The appeals process is one place that many labs and diagnostics providers can improve automation, efficiency, and reimbursement. With XIFIN, labs gain an additional advantage through the collective intelligence gained from across the hundreds of thousands of appeals submitted each year by our clients.
There are plenty of reasons that a claim can be denied. Some of the most common reasons are:
- No out-of-network benefits
- No prior authorization
- Experimental or investigational treatment
- Not medically necessary
- Not a covered benefit
The appeals process is typically initiated by a finalized, adjudicated claim denial from the insurance payor. Organizations that use XIFIN RPM find that it is easy and effective to appeal a segment of these denials to increase reimbursements.
Within XIFIN RPM, it's simple to set up appeal letters that correspond to the common denial reasons. The system also supports the proprietary appeal forms some insurance companies require and those Medicare requires (e.g., a redetermination form for first level appeal and a reconsideration request for a second level).
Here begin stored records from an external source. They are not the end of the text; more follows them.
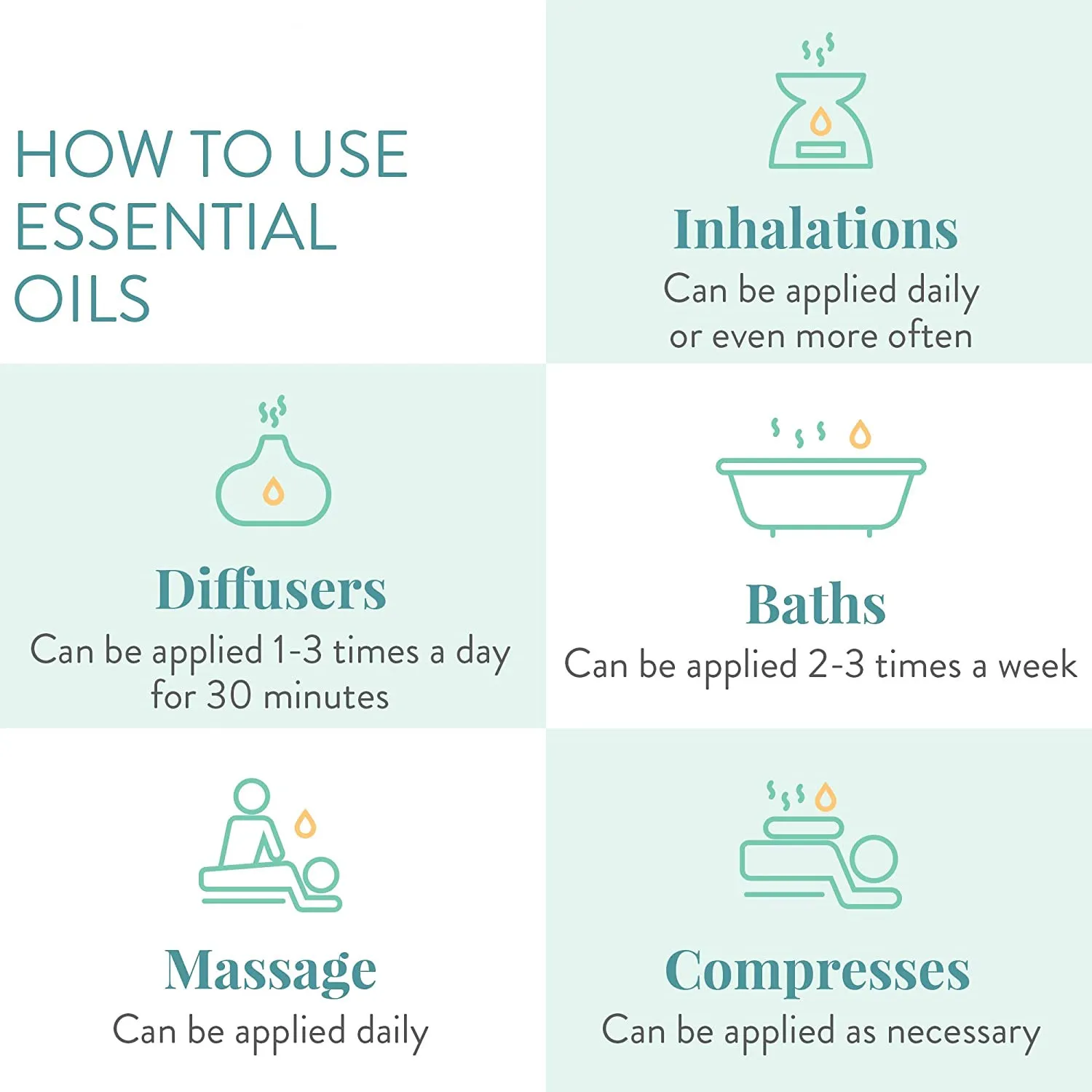 HOW TO USE ESSENTIAL OILS

Inhalations
Can be applied daily or even more often

Diffusers
Can be applied 1-3 times a day for 30 minutes

Baths
Can be applied 2-3 times a week

Massage
Can be applied daily

Compresses
Can be applied as necessary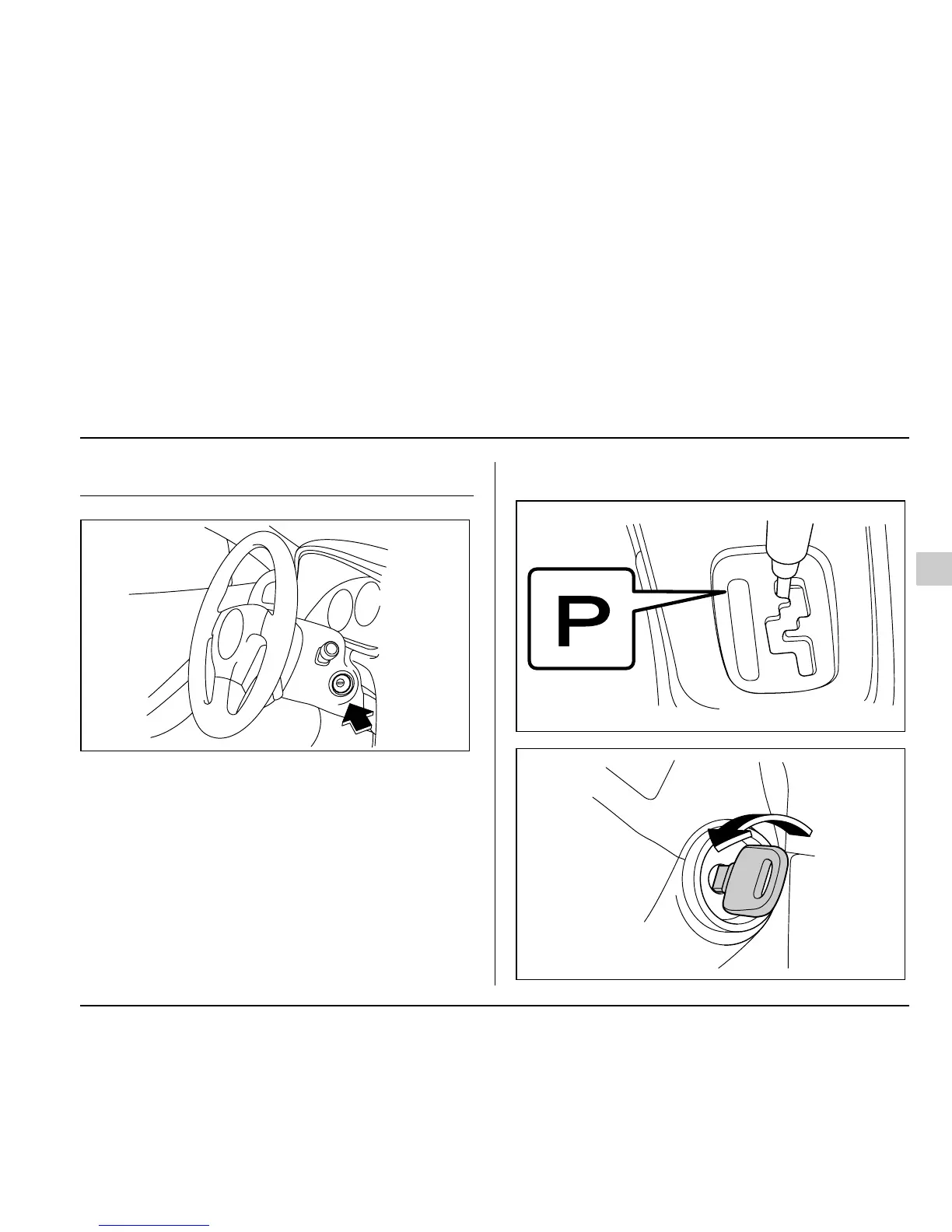 P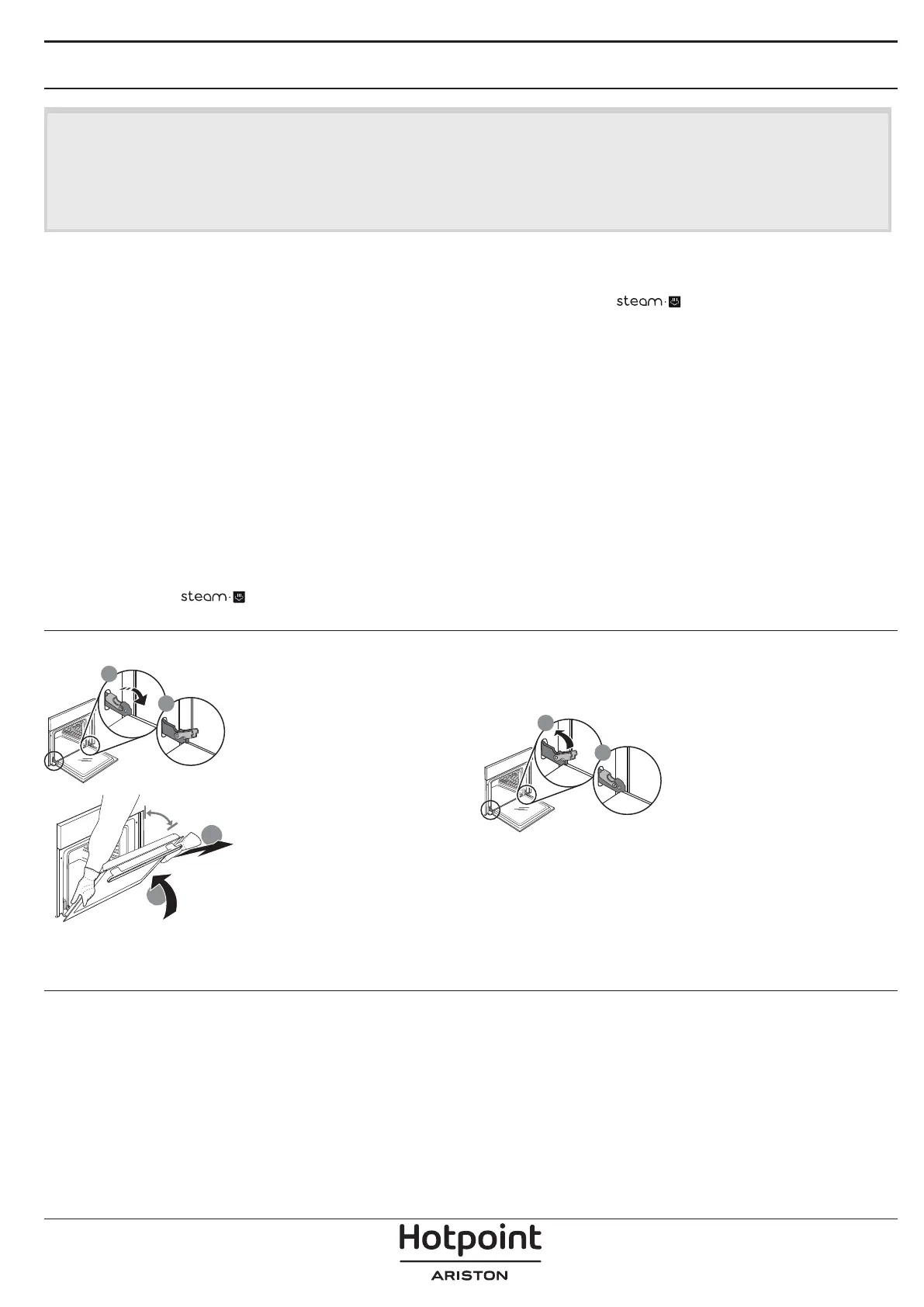 steam

steam

Hotpoint
ARISTON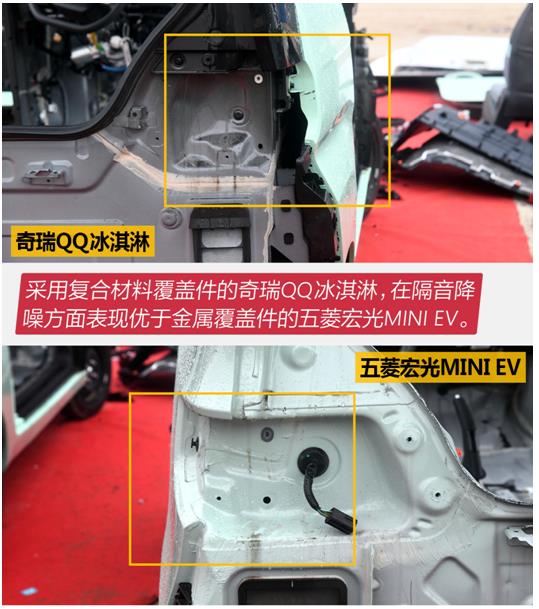 奇瑞QQ冰淇淋

采用复合材料覆盖件的奇瑞QQ冰淇淋，在隔音降噪方面表现优于金属覆盖件的五菱宏光MINI EV。

五菱宏光MINI EV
Labs can develop an unlimited number of appeal letter formats.
With XIFIN RPM medical cycle billing, lab billing personnel can generate a single appeal with a just a few clicks, or easier yet, search for a specific combination of payor and reason/denial code and generate appeals in bulk across all qualifying claims. The system also provides document management capabilities that let users upload and link supporting documentation needed in the appeals workflow. This document management functionality can be extended to the ordering physician via a client portal to securely upload and link supporting documents like medical records to an appeal. The system automatically delivers appeals packets directly to payors that accept faxes, or sends them to a statement vendor for mailing appeal packets to the payors.
Once appeals have been submitted, it's important to measure the outcome. XIFIN RPM provides dashboard reports to quickly see the number of appeals outstanding in the system as well as the average payment of processed appeals. In addition, the lab can run detailed reports to enable the tracking and success rate of for example specific payor/denial combinations. These reports not only help the labs track their appeals, but also allow them to gain an understanding of what appeal letters are working under which scenarios for certain payors.
XIFIN customers perform more than one million appeals annually. In the first half of 2017, more than 1,000 types of appeals were submitted to more than 2,200 payor plans. These appeals resulted in more than $60 million in additional insurance payments. XIFIN is able to analyze data across our clients to help us further understand what works, or doesn't, in the appeals process. This collective intelligence allows us to understand the successful appeal packets for different appeal scenarios. We pass this knowledge on to our clients to help them understand which payors are paying appeals and which types of appeals are most successful. Clients can use this data to prioritize appeals and forecast additional reimbursements. For example, we have found that including medical records with appeals increases the likelihood of coverage by 60%.